Deep Dive into Search & RAG

An in-depth look at the Retrieval Augmented Generation (RAG) pipeline and how search functionality is implemented.

Last updated on March 7, 2026

AI Docs provides powerful search and AI assistant capabilities, fundamentally transforming how you interact with your project's documentation and codebase. This deep dive explores the sophisticated mechanisms behind these features, focusing on hybrid search for documentation and Retrieval Augmented Generation (RAG) for the AI assistant. These systems ensure you receive accurate, context-rich, and semantically relevant information, whether you're searching for a specific topic or asking a complex question.

Hybrid Search for Documentation

AI Docs offers a robust search functionality that combines the strengths of semantic search and traditional keyword-based full-text search.
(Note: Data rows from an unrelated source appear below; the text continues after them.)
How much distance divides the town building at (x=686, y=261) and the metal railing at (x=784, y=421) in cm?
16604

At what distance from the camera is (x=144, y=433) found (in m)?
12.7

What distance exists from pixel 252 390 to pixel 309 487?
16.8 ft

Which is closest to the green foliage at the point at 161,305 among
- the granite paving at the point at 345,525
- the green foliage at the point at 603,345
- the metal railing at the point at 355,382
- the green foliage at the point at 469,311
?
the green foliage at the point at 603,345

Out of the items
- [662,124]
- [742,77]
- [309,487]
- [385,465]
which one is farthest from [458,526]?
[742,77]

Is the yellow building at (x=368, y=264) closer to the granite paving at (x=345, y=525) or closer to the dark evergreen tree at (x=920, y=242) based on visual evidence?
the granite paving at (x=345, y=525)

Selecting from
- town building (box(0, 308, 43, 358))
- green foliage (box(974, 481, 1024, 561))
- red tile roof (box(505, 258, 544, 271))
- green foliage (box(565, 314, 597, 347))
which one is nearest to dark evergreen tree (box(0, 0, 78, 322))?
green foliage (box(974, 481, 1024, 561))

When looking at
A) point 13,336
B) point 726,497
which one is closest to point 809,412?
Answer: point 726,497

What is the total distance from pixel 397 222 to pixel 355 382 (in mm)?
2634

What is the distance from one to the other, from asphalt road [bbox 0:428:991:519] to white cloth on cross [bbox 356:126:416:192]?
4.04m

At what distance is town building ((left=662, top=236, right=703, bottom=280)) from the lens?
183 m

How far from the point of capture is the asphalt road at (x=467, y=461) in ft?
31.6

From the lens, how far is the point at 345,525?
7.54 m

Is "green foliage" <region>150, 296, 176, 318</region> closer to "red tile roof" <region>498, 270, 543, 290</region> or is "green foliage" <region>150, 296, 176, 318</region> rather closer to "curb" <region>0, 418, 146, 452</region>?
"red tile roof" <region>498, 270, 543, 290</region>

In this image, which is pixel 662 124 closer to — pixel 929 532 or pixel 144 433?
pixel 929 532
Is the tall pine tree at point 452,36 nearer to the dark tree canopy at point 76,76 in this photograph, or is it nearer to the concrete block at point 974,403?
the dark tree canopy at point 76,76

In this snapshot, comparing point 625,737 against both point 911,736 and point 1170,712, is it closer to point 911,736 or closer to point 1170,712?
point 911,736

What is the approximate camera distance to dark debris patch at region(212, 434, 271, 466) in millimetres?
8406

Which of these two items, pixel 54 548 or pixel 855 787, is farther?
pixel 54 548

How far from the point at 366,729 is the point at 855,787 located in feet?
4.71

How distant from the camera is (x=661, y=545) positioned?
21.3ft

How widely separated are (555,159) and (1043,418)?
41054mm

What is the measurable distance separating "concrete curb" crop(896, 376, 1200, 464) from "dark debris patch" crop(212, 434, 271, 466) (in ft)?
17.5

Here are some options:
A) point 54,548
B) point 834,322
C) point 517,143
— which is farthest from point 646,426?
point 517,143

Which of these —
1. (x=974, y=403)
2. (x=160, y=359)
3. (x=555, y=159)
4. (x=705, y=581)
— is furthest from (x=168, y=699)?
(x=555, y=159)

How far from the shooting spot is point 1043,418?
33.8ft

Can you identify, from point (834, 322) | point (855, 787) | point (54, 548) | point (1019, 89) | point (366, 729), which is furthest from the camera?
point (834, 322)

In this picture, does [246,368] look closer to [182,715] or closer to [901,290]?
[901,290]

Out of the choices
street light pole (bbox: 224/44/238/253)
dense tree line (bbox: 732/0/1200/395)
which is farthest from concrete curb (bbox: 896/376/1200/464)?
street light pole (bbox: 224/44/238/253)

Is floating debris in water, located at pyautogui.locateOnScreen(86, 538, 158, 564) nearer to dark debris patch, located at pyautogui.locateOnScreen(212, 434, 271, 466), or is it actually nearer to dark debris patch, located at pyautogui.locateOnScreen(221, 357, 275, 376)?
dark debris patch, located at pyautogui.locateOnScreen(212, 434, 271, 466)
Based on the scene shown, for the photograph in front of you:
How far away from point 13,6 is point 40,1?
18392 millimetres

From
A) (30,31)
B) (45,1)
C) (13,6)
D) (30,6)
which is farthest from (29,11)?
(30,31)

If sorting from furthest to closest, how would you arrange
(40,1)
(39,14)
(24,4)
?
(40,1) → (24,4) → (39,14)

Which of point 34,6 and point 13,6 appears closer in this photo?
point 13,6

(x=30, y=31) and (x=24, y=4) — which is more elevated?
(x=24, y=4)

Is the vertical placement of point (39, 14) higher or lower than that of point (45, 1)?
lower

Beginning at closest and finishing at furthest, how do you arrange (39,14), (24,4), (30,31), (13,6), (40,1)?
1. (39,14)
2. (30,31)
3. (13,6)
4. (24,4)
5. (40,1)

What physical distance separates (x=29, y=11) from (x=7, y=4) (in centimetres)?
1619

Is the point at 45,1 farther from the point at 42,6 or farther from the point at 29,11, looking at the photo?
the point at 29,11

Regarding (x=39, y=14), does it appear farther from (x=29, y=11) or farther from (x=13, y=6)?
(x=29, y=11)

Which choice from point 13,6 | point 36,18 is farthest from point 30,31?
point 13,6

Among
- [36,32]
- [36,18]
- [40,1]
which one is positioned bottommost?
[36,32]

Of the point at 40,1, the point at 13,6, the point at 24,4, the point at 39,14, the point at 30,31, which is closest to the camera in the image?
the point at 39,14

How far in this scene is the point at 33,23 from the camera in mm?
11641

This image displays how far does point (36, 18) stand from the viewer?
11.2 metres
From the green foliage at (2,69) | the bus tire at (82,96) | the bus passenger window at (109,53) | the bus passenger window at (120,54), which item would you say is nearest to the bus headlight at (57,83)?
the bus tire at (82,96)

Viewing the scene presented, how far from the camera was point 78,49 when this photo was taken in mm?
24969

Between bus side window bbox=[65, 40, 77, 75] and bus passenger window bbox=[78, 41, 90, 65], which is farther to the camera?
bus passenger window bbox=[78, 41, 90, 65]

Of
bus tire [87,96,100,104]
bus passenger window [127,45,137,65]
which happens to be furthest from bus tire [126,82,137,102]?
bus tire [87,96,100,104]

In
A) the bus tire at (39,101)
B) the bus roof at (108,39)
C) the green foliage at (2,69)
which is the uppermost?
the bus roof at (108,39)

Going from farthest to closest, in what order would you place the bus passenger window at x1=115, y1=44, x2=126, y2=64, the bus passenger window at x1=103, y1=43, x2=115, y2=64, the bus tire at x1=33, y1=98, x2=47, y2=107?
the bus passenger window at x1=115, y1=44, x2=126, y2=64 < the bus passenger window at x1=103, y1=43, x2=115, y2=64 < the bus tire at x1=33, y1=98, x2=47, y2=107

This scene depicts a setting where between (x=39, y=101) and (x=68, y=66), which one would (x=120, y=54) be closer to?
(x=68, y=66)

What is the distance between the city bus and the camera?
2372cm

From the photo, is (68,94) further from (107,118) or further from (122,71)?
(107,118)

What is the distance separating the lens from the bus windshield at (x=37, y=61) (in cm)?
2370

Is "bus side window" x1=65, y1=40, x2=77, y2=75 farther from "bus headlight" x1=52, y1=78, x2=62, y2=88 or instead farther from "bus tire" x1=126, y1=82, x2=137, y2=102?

This hybrid approach ensures that your queries yield comprehensive and highly relevant results, understanding both the meaning and the exact terms you're looking for.

When you initiate a search within your documentation site, the following process unfolds:

Parallel Search Execution: Your search query triggers two distinct search mechanisms simultaneously:
- Vector Search (Qdrant): Your query is first converted into a numerical vector embedding. This embedding is then used to perform a semantic search in Qdrant, AI Docs' vector database. This process identifies documentation and code chunks that are semantically similar to your query, even if they don't contain the exact keywords. This is particularly effective for conceptual searches.
- Full-Text Search (PostgreSQL): Concurrently, a traditional full-text search is executed against the generatedDocs table in PostgreSQL. This leverages advanced text indexing to find precise keyword matches within documentation titles and content, providing highly accurate results for specific terms.
Result Merging and Deduplication: The results from both Qdrant and PostgreSQL are then intelligently merged. Semantic search results are prioritized, and then unique full-text matches that were not already found by the vector search are added. This ensures a broad coverage of relevant information without redundancy.
Intelligent Re-ranking: The merged results undergo a re-ranking process. A "quality score" is applied to each result, boosting generated documentation for conceptual queries and code chunks (especially those with exports or functions) for implementation-focused queries. Results from very small chunks that might lack sufficient context are penalized, ensuring higher quality snippets rise to the top. The final list is sorted by this combined score, presenting the most relevant items first.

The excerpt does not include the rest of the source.